Idenix Pharmaceuticals, Inc.(NASDAQ:IDIX) is being acquired by Merck (NYSE:MRK) for a massive premium to the current price. Shares of  Idenix Pharmaceuticals, Inc.(IDIX) are now up approximately 235% in pre market trading on the news. Shares were up more than 300% at one time. this acquisition is not only notable for being the latest in a series of recent pharma mergers (and near mergers), but is also notable for Seth Klarman’s Baupost Group being the largest shareholder. With over 35% of O/S, Klarman has built up a stake for quite some time. While equities represent a small part of the overall Baupost portfolio, we exclusively reported that Baupost’s two best equity performers in the hedge fund’s history came last year. 2014 is now on track to continue that trend.

Idenix Pharmaceuticals, Inc. IDIX
Idenix Pharmaceuticals, Inc. IDIX

Below – the full press report and analysis of the deal by Michael Porter and Bill Ackman.

Idenix Pharmaceuticals, Inc.(NASDAQ:IDIX) – Acquisition Expands Portfolio of Promising Investigational Therapies for Hepatitis C

WHITEHOUSE STATION, N.J. & CAMBRIDGE, Mass.–(BUSINESS WIRE)– Merck (NYSE:MRK), known as MSD outside the United States and Canada, and Idenix Pharmaceuticals, Inc. (NASDAQ: IDIX), today announced that the companies have entered into a definitive agreement under which Merck will acquire Idenix for $24.50 per share in cash. The transaction, which values the purchase of Idenix at approximately $3.85 billion, has been approved by the boards of directors of both companies.

“Idenix has established a promising portfolio of hepatitis C candidates based on its expertise in nucleoside/nucleotide chemistry and prodrug technologies,” said Dr. Roger Perlmutter, president, Merck Research Laboratories. “Idenix’s investigational hepatitis C candidates complement our promising therapies in development and will help advance our work to develop a highly effective, once-daily, all oral, ribavirin-free, pan-genotypic regimen that has a duration of treatment as short as possible for millions of patients in need around the world.”

Idenix Pharmaceuticals, Inc. (NASDAQ: IDIX) is a biopharmaceutical company engaged in the discovery and development of medicines for the treatment of human viral diseases, whose primary focus is on the development of next-generation oral antiviral therapeutics to treat hepatitis C virus (HCV) infection.
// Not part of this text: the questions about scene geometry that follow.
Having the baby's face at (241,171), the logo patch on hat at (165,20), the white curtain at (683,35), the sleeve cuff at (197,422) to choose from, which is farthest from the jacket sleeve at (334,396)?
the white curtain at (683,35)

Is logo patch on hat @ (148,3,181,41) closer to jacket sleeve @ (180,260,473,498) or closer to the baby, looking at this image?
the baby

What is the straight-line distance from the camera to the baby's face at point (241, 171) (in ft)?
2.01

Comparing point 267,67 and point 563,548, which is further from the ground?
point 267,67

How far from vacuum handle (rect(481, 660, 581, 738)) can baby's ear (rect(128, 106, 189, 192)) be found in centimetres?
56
The company currently has three HCV drug candidates in clinical development: two nucleotide prodrugs (IDX21437 and IDX21459) and a NS5A inhibitor (samatasvir). These novel candidates are being evaluated for their potential inclusion in the development of all oral, pan-genotypic fixed-dose combination regimens.

“Merck has established a strong legacy of leadership and innovation in treating hepatitis C,” said Ron Renaud, Idenix’s President and Chief Executive Officer. “This agreement creates shareholder value by positioning Idenix’s strong portfolio of candidates for future success with a leading healthcare company with the experience and commitment to develop fixed-dosed combinations with the potential to impact the global burden of hepatitis C.”

Merck’s research and development portfolio includes several HCV medicines in development, the leading of which is a combination of MK-5172, an investigational HCV NS3/4A protease inhibitor and MK-8742, an investigational HCV NS5A replication complex inhibitor. The combination of these two investigational candidates has received Breakthrough Therapy designation from the U.S. Food and Drug Administration for the treatment of HCV. In April 2014, Merck announced initiation of Phase 3 clinical trials for MK-5172/MK-8742 to evaluate the combination with and without ribavirin in various genotypes and across a broad range of patient populations with chronic HCV. Study information can be found at www.clinicaltrials.gov.

Under the terms of the agreement, Merck, through a subsidiary, will initiate a tender offer to acquire all outstanding shares of Idenix Pharmaceuticals, Inc. The closing of the tender offer will be subject to certain conditions, including the tender of shares representing at least a majority of the total number of Idenix’s outstanding shares (assuming the exercise of all options), the expiration of the waiting period under the Hart-Scott-Rodino Antitrust Improvements Act and other customary conditions. Upon the completion of the tender offer, Merck will acquire all remaining shares through a second-step merger. The companies expect the transaction to close in the third quarter of 2014.

Credit Suisse acted as financial advisor to Merck in this transaction and Hughes Hubbard & Reed LLP as its legal advisor. Centerview Partners acted as financial advisor to Idenix and Sullivan & Cromwell as its legal advisor.